GIVEN DATA
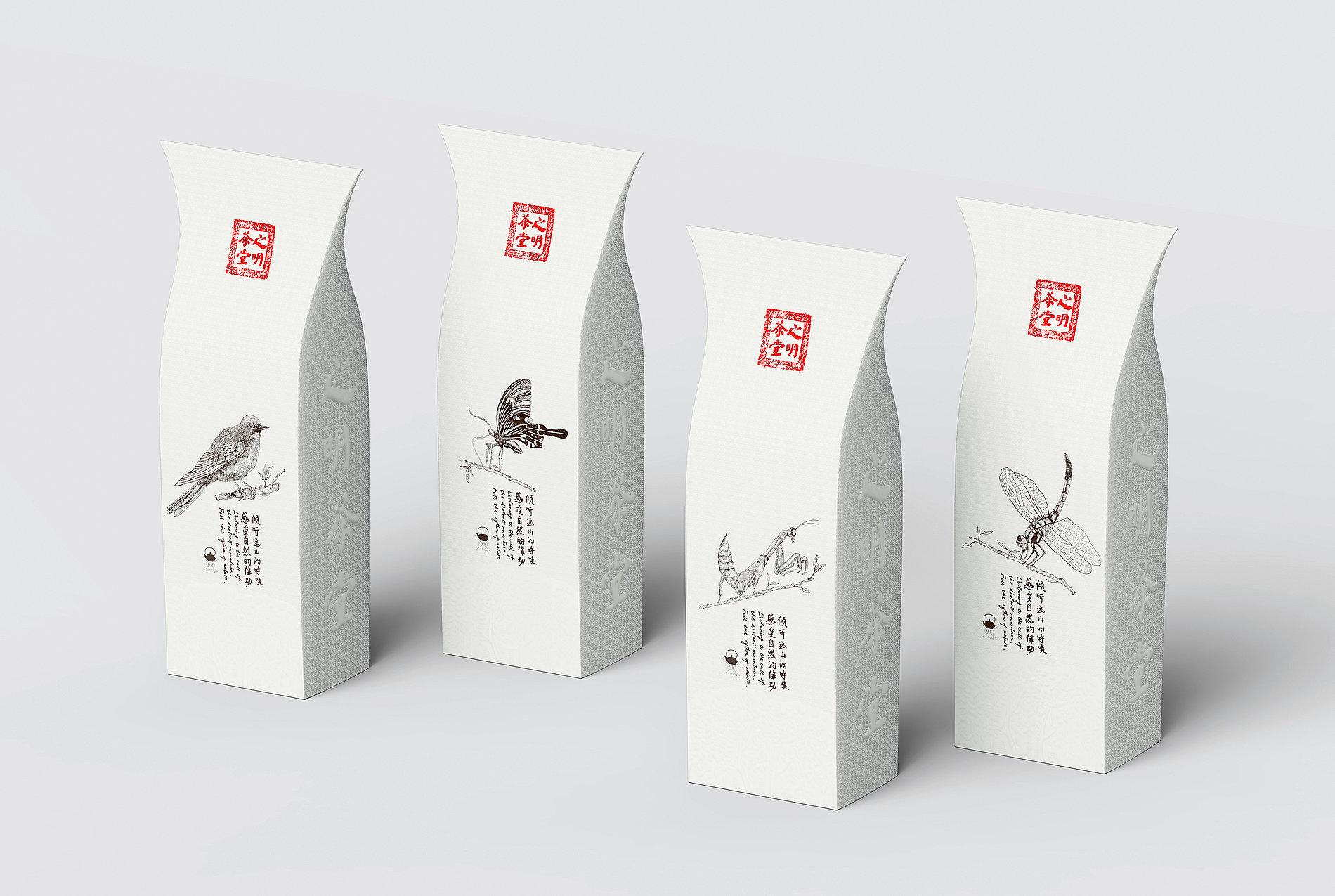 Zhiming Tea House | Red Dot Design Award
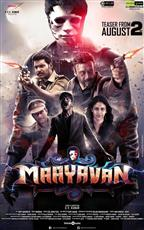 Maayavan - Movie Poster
---
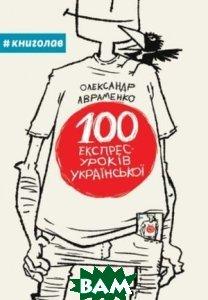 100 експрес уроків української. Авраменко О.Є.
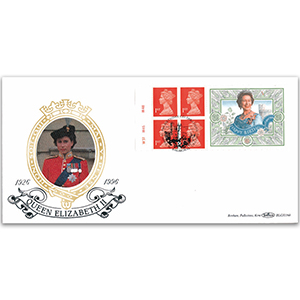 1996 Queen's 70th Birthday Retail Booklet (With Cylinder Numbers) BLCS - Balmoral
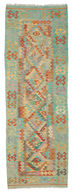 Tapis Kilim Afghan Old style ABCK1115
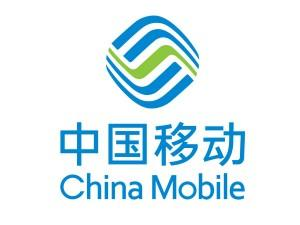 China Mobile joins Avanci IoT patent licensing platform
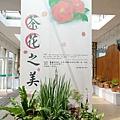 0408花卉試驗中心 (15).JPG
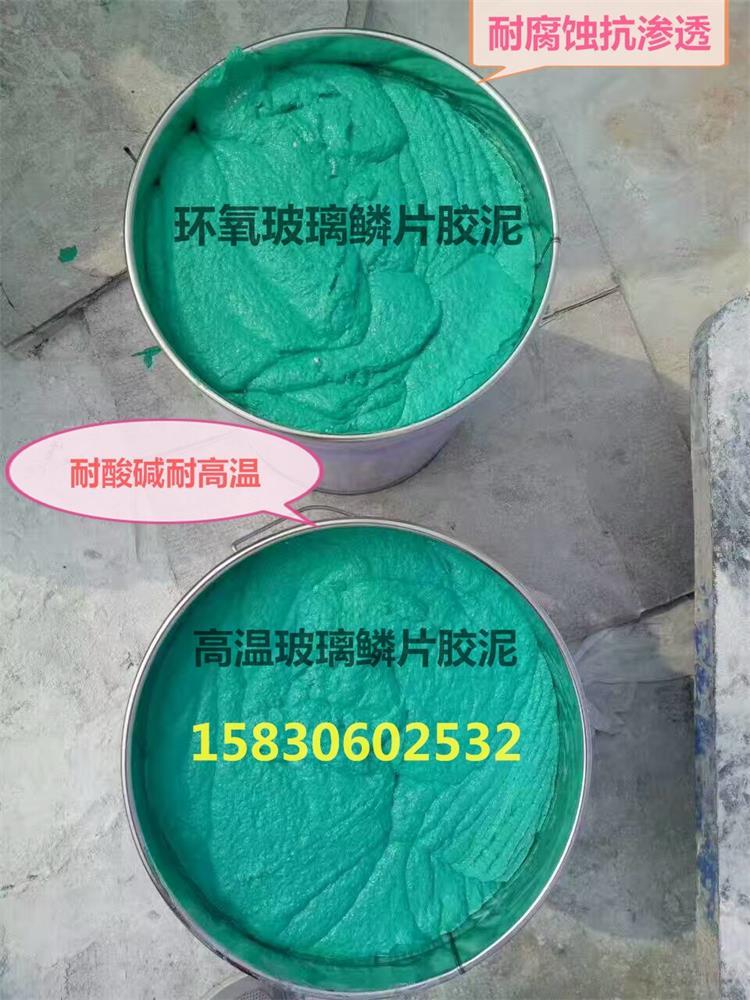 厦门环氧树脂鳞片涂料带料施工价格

WORK INSTRUCTIONS
From the material above, give again exactly the lines from the one that contains "Tapis Kilim Afghan Old style ABCK1115" through the one that contains "厦门环氧树脂鳞片涂料带料施工价格", and leave out the pictures.

FINISHED TASK
 Tapis Kilim Afghan Old style ABCK1115
 China Mobile joins Avanci IoT patent licensing platform
 0408花卉試驗中心 (15).JPG
 厦门环氧树脂鳞片涂料带料施工价格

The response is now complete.